• 本文
■ ■ ■ ■ ■

大阪高等裁判所 昭和49年(く)17号 決定 1974年4月25日
主文
原決定中の保釈取消部分に対する抗告を棄却する。
原決定中保証金没取部分を取消す。
理由
本件抗告申立の趣旨および理由は、弁護人桐山剛作成の抗告申立書記載のとおりであるから、これを引用する。
本案事件記録によると、被告人は昭和四七年七月二六日前記窃盗被告事件につき大阪簡易裁判所に起訴されて勾留中、同年八月一六日同裁判所から、保証金を三〇万円と定め、住居を大阪市城東区西嶋野一丁目一八二番地新井清四郎方とする条件を付した保釈許可決定(以下本件保釈という)を受け、同日釈放されたこと、右被告事件はその後同年八月二三日、昭和四八年二月七日、同月二三日に順次追起訴された被告人に対する各窃盗被告事件と併合され、大阪地方裁判所において審理されていたところ、被告人はその後同年八月三〇日の公判期日には出頭しなかったこと、そして同月三一日大阪地方検察庁検察官から大阪地方裁判所裁判官に対し、被告人に刑事訴訟法九六条一項二号、五号の事由があるとして本件保釈の取消が請求され、その疎明資料として、同月二二日付警視庁上野警察署長から大阪地方検察庁検察官あての、被告人は同月七日窃盗被疑者として逃走先の京都市内において通常逮捕され引続き同事件の捜査ならびに取調べを要するため大阪地方裁判所における同月三〇日の公判期日には出頭させられない旨の連絡文書および同月二七日付被告人に対する窃盗被告事件起訴状謄本が提出されたこと、これに対し大阪地方裁判所裁判官小瀬保郎が同年九月五日、被告人は「逃亡しまたは逃亡すると疑うに足りる相当な理由があるとき」および「住居の制限その他裁判所の定めた条件に違反したとき」にあたると認めて、本件保釈を取消し、かつ、保証金三〇万円を没取する旨の原決定をなしたことが明らかである。

■ ■ ■ ■ ■

• 資料

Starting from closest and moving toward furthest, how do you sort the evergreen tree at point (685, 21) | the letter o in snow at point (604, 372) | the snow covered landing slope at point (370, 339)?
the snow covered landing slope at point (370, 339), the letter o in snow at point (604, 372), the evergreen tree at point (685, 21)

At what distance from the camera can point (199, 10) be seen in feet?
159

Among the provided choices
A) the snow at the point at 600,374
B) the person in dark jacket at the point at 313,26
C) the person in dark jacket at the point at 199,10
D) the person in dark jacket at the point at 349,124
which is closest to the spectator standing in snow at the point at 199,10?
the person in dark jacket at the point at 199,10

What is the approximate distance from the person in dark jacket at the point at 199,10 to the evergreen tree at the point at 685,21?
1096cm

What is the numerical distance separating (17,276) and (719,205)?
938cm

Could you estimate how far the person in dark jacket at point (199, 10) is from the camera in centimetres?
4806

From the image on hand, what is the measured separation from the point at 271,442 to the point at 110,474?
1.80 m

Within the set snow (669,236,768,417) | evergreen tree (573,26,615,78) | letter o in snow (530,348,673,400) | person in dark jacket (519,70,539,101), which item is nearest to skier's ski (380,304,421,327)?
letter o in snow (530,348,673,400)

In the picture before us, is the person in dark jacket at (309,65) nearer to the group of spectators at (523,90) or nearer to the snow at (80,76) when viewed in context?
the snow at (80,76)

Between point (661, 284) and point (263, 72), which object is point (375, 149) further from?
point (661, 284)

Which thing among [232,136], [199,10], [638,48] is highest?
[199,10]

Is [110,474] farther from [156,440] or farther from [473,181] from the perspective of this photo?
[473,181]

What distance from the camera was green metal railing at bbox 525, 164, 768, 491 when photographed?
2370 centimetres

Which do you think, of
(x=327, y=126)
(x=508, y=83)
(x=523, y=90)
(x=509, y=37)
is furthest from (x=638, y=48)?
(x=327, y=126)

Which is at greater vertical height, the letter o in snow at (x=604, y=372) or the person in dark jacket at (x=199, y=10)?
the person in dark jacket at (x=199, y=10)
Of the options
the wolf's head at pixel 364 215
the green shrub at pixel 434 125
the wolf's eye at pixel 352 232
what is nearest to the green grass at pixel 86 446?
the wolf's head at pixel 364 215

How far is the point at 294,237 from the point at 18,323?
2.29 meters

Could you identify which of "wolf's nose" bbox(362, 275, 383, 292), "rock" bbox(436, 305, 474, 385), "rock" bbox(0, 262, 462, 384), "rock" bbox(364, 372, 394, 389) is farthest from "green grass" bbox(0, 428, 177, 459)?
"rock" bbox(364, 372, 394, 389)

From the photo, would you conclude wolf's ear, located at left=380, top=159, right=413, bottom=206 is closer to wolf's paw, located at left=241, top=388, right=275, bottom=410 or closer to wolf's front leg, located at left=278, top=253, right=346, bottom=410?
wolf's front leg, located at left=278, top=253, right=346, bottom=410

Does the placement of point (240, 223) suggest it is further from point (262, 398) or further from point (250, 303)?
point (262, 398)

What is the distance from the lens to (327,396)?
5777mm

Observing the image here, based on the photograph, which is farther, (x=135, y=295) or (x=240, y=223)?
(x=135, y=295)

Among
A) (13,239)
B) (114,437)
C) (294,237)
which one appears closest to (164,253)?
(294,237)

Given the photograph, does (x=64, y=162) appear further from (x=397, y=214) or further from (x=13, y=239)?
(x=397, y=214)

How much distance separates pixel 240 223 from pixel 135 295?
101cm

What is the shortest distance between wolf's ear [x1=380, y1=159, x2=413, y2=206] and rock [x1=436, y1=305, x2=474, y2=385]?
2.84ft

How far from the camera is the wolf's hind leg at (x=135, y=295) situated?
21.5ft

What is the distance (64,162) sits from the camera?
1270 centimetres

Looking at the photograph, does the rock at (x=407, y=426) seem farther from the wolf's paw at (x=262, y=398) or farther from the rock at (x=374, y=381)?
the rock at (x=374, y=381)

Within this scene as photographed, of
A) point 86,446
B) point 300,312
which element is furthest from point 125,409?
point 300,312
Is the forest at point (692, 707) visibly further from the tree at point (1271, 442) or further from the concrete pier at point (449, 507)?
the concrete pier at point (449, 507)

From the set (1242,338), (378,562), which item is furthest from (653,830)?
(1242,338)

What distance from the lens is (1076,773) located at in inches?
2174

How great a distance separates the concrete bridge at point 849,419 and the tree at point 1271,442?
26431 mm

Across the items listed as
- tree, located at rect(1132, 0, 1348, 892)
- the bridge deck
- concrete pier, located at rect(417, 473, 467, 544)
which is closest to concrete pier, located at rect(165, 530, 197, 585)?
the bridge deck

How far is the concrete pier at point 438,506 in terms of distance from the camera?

■ ■ ■ ■ ■

• やること
本文に出てくる裁判所、検察庁、警察署の名前を、すべて書き出してください。

• 答え
大阪高等裁判所、大阪簡易裁判所、大阪地方裁判所、大阪地方検察庁、警視庁上野警察署